ISO was induced in six weeks aged male New Zealand white rabbit (0.8-1.0 kg) by 7-days isoproterenol injection (300 μg/kg/day). We investigated the alteration of protein expression in ISO treated CAs using 2DE proteomics and western blot analysis. Systemic properties of 2DE proteomics result were analyzed using bioinformatics software. ROS generation and following DNA damage were assessed to evaluate deteriorative effect of ISO on CAs. Intracellular Ca(2+) level change and vascular contractile response to vasoactive drug, angiotensin II (Ang II), were assessed to evaluate functional alteration of ISO treated CAs. Ang II-induced ROS generation was assessed to evaluated involvement of ROS generation in CA contractility.

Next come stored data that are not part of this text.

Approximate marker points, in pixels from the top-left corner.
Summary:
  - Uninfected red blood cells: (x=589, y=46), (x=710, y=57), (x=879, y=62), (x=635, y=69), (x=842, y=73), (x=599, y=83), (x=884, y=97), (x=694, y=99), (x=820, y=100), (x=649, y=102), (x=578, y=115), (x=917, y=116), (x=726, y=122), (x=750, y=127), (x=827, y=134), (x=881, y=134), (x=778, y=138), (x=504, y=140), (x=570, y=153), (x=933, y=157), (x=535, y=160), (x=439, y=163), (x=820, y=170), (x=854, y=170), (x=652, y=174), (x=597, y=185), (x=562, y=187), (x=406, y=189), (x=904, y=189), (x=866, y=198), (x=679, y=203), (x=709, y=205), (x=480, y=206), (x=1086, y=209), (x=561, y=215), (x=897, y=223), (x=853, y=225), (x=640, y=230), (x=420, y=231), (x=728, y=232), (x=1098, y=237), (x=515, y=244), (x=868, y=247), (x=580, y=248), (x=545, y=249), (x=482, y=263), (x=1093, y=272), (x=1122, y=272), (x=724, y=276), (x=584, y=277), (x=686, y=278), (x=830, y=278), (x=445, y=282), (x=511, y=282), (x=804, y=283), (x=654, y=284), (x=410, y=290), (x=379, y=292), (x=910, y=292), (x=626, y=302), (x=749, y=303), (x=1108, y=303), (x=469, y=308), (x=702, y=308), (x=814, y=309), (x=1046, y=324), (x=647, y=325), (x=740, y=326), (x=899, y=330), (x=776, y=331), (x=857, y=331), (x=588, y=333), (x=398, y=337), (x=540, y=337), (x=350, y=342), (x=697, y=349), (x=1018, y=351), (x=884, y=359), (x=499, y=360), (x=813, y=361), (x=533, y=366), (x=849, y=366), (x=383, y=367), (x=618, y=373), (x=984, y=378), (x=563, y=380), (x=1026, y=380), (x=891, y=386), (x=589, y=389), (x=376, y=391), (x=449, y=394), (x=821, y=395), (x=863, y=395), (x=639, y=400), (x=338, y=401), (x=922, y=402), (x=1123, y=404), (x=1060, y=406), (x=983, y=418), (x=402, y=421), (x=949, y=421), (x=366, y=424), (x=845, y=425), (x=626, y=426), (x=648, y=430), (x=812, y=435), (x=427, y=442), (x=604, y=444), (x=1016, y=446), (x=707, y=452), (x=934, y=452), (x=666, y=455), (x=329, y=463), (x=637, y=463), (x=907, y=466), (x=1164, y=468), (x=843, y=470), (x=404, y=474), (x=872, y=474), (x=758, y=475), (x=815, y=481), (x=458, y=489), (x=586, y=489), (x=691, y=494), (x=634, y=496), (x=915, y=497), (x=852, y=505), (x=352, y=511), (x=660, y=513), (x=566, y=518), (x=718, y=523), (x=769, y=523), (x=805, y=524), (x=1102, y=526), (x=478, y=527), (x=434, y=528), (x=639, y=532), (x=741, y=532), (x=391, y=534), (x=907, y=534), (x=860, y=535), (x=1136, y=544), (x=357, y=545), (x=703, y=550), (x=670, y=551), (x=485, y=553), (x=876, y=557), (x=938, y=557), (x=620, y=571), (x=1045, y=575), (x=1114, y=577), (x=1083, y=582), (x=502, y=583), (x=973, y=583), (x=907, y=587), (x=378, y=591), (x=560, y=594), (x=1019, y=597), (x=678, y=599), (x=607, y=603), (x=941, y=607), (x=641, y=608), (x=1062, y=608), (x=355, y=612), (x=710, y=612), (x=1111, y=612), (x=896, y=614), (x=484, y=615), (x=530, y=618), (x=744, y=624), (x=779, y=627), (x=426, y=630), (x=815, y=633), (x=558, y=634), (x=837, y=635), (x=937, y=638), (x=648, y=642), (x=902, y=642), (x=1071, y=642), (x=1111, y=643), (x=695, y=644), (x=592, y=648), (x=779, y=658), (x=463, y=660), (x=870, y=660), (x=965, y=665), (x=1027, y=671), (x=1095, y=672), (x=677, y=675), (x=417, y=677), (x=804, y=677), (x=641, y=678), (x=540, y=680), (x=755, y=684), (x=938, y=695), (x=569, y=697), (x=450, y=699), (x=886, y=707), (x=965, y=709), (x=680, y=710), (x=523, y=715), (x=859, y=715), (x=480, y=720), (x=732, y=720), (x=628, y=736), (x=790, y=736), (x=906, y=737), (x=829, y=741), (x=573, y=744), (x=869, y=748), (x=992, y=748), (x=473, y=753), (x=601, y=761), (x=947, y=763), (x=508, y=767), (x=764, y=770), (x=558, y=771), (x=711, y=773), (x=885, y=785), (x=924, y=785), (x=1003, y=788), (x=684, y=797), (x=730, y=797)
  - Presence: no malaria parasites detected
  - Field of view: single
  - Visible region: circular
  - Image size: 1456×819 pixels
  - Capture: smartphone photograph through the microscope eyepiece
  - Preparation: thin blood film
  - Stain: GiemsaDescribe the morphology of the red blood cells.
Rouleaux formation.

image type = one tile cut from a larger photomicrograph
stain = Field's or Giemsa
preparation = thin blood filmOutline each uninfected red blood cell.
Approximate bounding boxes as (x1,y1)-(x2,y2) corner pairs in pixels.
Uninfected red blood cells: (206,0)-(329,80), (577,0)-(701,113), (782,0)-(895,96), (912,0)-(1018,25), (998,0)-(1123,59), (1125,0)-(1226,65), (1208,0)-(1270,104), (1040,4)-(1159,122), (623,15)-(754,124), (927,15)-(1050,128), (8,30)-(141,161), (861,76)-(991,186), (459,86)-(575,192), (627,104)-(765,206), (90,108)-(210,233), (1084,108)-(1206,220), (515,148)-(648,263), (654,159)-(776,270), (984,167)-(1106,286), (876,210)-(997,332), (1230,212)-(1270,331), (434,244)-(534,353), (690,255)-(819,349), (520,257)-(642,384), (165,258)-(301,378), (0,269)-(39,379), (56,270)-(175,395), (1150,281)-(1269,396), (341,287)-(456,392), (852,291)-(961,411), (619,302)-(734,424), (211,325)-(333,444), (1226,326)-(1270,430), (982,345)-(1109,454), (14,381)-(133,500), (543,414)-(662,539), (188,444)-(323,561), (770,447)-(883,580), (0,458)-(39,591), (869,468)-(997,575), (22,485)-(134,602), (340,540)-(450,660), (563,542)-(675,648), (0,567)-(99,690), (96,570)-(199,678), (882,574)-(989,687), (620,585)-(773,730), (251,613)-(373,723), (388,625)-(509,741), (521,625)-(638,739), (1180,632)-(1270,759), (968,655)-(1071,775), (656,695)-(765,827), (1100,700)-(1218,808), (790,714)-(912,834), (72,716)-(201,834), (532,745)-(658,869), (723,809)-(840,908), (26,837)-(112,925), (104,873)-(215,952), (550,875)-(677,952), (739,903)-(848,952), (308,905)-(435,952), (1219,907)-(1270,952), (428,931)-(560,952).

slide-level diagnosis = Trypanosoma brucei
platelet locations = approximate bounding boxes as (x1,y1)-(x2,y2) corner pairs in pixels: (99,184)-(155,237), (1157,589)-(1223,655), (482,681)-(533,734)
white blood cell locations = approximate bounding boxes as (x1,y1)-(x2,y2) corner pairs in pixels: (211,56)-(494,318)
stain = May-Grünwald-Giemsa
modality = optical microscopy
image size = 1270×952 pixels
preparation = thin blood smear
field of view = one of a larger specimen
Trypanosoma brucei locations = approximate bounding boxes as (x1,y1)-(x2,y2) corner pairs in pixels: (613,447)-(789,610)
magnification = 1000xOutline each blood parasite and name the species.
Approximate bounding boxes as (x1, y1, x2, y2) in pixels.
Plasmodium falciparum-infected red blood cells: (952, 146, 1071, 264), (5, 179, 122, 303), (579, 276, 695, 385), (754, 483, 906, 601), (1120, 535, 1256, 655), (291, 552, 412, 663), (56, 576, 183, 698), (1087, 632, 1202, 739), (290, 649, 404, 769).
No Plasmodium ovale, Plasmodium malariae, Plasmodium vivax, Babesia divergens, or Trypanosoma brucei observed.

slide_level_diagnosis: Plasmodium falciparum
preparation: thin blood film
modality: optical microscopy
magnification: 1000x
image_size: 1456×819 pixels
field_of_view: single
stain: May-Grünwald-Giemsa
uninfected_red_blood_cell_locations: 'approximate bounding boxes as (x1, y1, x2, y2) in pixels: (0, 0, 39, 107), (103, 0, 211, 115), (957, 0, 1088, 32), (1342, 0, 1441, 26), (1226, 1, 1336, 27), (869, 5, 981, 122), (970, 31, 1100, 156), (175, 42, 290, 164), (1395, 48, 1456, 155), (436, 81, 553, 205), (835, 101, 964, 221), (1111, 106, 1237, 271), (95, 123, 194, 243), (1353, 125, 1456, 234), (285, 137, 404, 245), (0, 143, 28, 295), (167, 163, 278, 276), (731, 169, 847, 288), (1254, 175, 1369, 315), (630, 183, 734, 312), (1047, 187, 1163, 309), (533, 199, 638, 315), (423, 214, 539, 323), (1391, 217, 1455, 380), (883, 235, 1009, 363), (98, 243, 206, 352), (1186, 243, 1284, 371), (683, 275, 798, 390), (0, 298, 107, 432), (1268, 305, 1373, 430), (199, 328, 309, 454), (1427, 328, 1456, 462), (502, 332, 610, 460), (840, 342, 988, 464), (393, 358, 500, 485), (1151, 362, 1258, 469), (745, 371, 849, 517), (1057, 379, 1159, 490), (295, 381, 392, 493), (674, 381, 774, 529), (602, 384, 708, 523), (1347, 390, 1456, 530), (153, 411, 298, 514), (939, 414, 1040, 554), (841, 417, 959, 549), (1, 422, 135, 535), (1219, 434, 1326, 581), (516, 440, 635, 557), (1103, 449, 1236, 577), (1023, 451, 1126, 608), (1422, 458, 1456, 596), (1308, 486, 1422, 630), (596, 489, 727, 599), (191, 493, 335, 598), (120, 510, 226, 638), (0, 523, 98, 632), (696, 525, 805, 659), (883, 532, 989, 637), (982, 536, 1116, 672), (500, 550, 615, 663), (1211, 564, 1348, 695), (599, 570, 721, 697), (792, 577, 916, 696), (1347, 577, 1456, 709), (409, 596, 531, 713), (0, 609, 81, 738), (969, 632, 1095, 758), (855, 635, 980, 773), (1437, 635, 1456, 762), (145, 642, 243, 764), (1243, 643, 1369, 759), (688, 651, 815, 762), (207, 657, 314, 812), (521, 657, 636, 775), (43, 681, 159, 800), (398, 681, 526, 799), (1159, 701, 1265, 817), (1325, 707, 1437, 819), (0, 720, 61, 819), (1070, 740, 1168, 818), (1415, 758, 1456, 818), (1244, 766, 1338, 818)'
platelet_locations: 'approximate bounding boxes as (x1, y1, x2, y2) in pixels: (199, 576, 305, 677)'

Proteomic analysis revealed remarkably decreased expression of cytoskeleton organizing proteins (e.g. actin related protein 1A and 2, α-actin, capping protein Z beta, and vimentin) and anti-oxidative stress proteins (e.g. heat shock protein 9A and stress-induced-phosphoprotein 1) in ISO-CAs. As a cause of dysregulation of actin-cytoskeleton organization, we found decreased level of RhoA and ROCK1, which are major regulators of actin-cytoskeleton organization. As functional consequences of proteomic alteration, we found the decreased transient Ca(2+) efflux and constriction response to angiotensin II and high K(+) in ISO-CAs. ISO also increased basal ROS generation and induced oxidative damage in CA; however, it decreased the Ang II-induced ROS generation rate. These results indicate that ISO disrupted actin cytoskeleton proteome network through down-regulation of RhoA/ROCK1 proteins and increased oxidative damage, which consequently led to contractile dysfunction in CA.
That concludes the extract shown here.